Eu gostaria, caro Lucian, antes de voltarmos à imagem que nos ocupa, de recordar-lhe que tudo o que podemos deduzir dessa imagem—cuja origem é desconhecida, já que também não está assinada—não passa de hipóteses.
O seu paciente, Lucian, Igniatius, como me disse, cria através dos desenhos que lhe traz personagens que estão mais próximos de uma função psíquica do que de uma entidade realista. É também com a mesma distância que ele se toma por Dom Cenoura. Quanto ao objetivo que persegue, só podemos conjecturar com os meios de que dispomos e, sobretudo, não devemos esquecer que isso não deve desviar-nos do nosso próprio objetivo, que é ajudá-lo.

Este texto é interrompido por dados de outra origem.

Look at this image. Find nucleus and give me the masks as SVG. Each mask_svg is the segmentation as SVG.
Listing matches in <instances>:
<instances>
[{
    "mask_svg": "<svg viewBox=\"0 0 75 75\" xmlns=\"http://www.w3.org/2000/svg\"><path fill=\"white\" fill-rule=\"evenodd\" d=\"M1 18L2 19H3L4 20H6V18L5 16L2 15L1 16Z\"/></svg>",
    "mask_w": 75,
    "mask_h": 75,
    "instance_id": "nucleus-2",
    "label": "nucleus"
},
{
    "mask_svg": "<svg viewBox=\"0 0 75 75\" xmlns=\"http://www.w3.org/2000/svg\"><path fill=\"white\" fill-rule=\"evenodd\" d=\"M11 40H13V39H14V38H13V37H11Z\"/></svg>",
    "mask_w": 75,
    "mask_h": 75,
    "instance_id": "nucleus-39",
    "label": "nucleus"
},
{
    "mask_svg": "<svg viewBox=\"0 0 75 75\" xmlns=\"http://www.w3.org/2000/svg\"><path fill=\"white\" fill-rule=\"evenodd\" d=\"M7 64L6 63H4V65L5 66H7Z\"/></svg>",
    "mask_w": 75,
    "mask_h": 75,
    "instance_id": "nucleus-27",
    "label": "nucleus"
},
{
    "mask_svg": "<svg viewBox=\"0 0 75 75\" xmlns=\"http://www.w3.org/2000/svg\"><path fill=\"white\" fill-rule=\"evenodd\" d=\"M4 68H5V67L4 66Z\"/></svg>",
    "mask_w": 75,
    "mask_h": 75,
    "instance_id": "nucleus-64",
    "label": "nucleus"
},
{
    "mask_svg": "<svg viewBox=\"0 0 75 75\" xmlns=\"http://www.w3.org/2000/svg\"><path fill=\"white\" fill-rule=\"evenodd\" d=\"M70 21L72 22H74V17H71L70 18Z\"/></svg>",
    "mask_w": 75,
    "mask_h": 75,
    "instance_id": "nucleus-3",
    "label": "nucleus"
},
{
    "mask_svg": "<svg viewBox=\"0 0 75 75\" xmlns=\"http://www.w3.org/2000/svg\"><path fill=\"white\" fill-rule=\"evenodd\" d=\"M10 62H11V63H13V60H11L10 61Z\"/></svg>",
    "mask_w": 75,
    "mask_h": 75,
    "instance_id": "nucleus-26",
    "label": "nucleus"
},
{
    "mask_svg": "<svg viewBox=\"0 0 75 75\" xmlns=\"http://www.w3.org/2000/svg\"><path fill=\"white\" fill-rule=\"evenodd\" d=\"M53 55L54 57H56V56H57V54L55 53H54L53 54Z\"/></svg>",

Igniatius apoia-se no seu delírio quixotesco…
— Se ele se apoia no seu delírio… é para fazer o quê?
— Esse delírio, voltaremos a ele mais tarde. Não é muito frequente nesta forma específica, mas está incrivelmente presente, sob muitas formas diferentes, em todas as camadas da nossa “honorável” sociedade, para a qual, certamente… ainda que indiretamente, deveríamos estar a trabalhar…
— Não compreendo bem onde quer chegar!
— Deixemos isso por agora…
O supervisor volta à imagem e, com um gesto amplo, aponta para os grandes discos vermelhos, levemente alaranjados.
— Estas espécies de grandes sóis vermelhos, múltiplos…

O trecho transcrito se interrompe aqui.